Budget 2026 draws support from tech leaders, but concerns remain on market frictions

India’s Union Budget 2026 has drawn broad support from technology founders and investors for its focus on AI, semiconductors, digital infrastructure, and education. However, sharp increases in derivatives taxes have raised concerns around liquidity and unintended market consequences.

India’s Union Budget 2026 has largely been received positively by technology leaders, investors, and operators, particularly for its emphasis on artificial intelligence, semiconductor self-reliance, digital infrastructure, and long-term capability building. At the same time, sharp increases in Securities Transaction Tax (STT) on derivatives trading have emerged as a notable point of contention.

Taken together, the reactions suggest a Budget that is directionally aligned with India’s long-term ambitions — but one that may introduce short-term friction in capital markets.

AI, talent, and long-term competitiveness

A recurring theme across industry feedback is approval of the government’s sustained focus on artificial intelligence, education, and research.

Bruce Keith, CEO and Co-Founder of InvestorAi, welcomed the broader fiscal discipline and tax harmonisation, noting that increased emphasis on education is necessary “in a world where AI is changing the rules.” Similarly, Ankur Mittal, Co-Founder of Inflection Point Ventures, framed AI as central to protecting India’s service-led growth model from disruption.

The view across investors is that positioning India as a global AI talent hub could attract capital from global technology companies while simultaneously strengthening the domestic startup ecosystem. This dual benefit — inward capital and local innovation — is seen as critical to sustaining India’s growth trajectory in a rapidly automating global economy.

Semiconductor and electronics push seen as foundational

The Budget’s semiconductor-focused announcements have drawn strong support from venture investors active in deep tech and manufacturing.

Anil Joshi, Managing Partner at Unicorn India Ventures, described India’s semiconductor ecosystem as “very nascent” and in need of sustained policy hand-holding. From this perspective, the launch of India Semiconductor Mission (ISM) 2.0 and the ₹40,000 crore allocation for electronics components manufacturing are viewed as complementary steps that address both capability creation and supply-chain gaps.

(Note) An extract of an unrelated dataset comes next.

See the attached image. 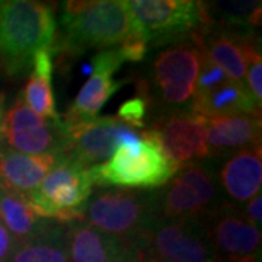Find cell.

Manu Iyer, General Partner at Bluehill.VC, went further, calling ISM 2.0 a “watershed moment” that could position India as a globally competitive semiconductor hub. He also highlighted the strategic importance of dedicated rare-earth corridors, which strengthen supply-chain resilience across electronics, defence, and clean energy — sectors increasingly shaped by geopolitics.

The consensus view is that these initiatives will not deliver quick wins, but are essential to building industrial depth and reducing long-term import dependence.

AI beyond tech: agriculture, legal, and space

Several leaders pointed to the Budget’s attempt to deploy AI beyond core technology sectors.

Joshi highlighted the launch of Bharat Vistaar as particularly impactful for agriculture, where real-time satellite data combined with AI could help farmers improve productivity and crop planning. He also pointed to the announcement of four telescope centres as an important step toward self-reliance in astrophysics and space research.

In legal technology, Hitesh Jirawla, Founder and CEO of Cubictree, framed the convergence of the India AI Mission and R&D funding as an inflection point. He argued that legal AI can address the long-standing “iron triangle” of cost, speed, and accuracy in India’s justice system, positioning it as core infrastructure rather than a niche application.

Cybersecurity, IT services, and digital sovereignty

From a cybersecurity and IT services perspective, Pankit Desai, Co-Founder and CEO of Sequretek, highlighted the Budget’s focus on strengthening India’s digital economy and attracting capital.

Key measures such as raising the safe harbour limit to ₹2,000 crore for IT and ITES companies and expanding thresholds for overseas transactions were seen as reducing transfer-pricing disputes and compliance risk. The proposed tax holiday for foreign cloud companies setting up data centres in India was also viewed as a strong signal supporting India’s ambition to become a global GCC and cloud infrastructure hub — with implications for technological sovereignty.

The STT flashpoint

Despite broad alignment on long-term goals, the sharp increase in STT on futures and options — 150% on futures premium and 50% on options premium — has emerged as the most controversial measure.

Keith warned that while the government’s intent to curb retail losses in derivatives markets is understandable, raising transaction costs may be the wrong lever. Higher costs risk driving away large volume players, shrinking liquidity, and impairing overall market functioning.

The concern is not speculative excess alone, but collateral damage to market depth — an outcome that could ultimately hurt retail participants as well.

A Budget built for the long game

Overall, industry reaction suggests that Union Budget 2026 is architected for long-term capability building rather than short-term stimulus. Its success will depend less on announcements and more on execution — and on whether market-side frictions introduced along the way can be corrected without undermining confidence.